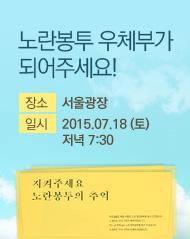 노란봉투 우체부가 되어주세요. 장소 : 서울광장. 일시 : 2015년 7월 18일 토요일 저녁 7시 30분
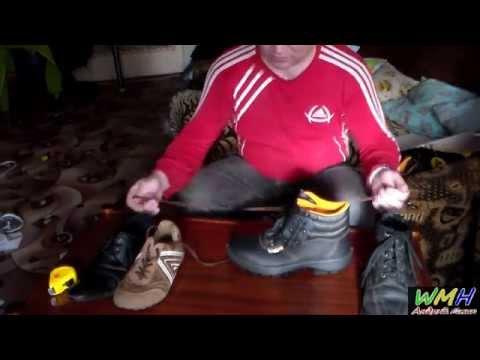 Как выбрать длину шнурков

---

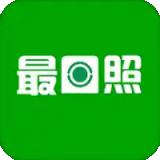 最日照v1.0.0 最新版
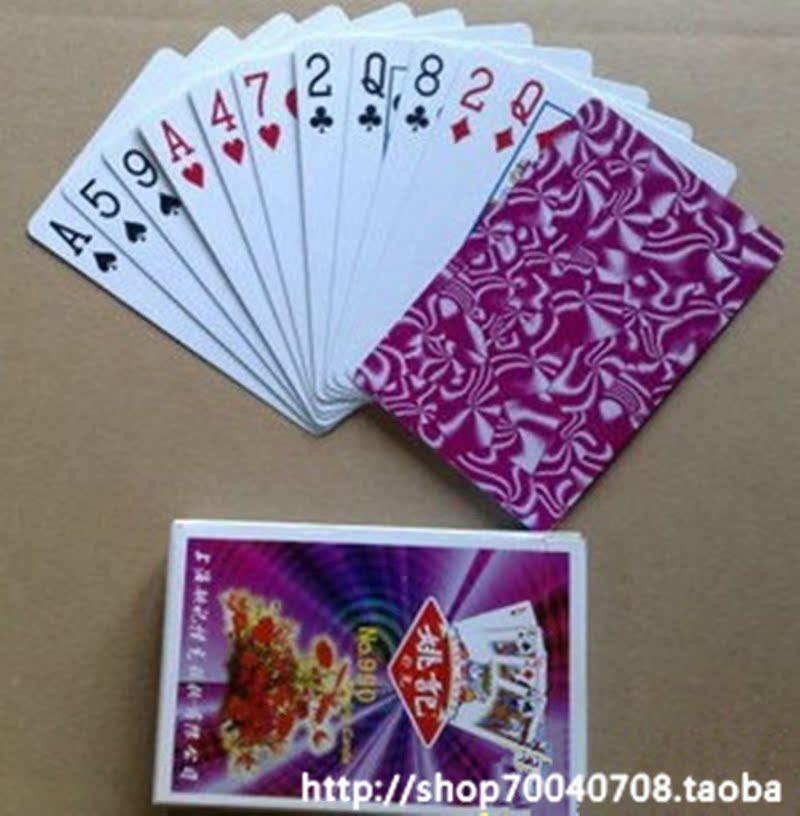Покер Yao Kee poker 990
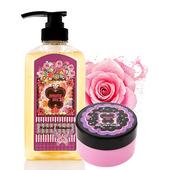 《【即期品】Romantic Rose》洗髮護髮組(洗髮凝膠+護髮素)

---

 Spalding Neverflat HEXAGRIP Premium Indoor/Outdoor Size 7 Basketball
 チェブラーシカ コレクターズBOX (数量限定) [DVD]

- _Problem description_:
Would you retype exactly the lines above, from the line with "Spalding Neverflat HEXAGRIP" to the line with "チェブラーシカ コレクターズBOX (数量限定) [DVD]", with both end lines kept and nothing more?

- _Result for this task_:
 Spalding Neverflat HEXAGRIP Premium Indoor/Outdoor Size 7 Basketball
 チェブラーシカ コレクターズBOX (数量限定) [DVD]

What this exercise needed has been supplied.